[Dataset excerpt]

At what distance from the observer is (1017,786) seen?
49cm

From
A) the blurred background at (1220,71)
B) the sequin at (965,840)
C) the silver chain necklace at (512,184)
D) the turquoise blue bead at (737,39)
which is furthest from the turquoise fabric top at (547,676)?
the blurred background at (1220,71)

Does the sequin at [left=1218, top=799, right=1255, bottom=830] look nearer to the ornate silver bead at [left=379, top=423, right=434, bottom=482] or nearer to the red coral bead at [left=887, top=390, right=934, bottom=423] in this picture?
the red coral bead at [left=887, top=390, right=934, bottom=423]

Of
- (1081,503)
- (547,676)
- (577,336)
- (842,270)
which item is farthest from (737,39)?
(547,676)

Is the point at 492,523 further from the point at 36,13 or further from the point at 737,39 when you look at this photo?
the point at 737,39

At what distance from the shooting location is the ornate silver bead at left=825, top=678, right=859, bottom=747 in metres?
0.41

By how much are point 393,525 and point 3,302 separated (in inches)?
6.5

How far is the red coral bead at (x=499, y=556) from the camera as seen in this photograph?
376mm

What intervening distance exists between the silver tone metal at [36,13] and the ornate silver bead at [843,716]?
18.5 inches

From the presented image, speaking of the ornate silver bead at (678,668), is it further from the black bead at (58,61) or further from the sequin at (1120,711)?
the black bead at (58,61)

* _TASK REQUIREMENTS_: List each line of the material above that contains the word "distance", copying every such line in full.

* _WORKED ANSWER_:
At what distance from the observer is (1017,786) seen?
At what distance from the shooting location is the ornate silver bead at left=825, top=678, right=859, bottom=747 in metres?
What intervening distance exists between the silver tone metal at [36,13] and the ornate silver bead at [843,716]?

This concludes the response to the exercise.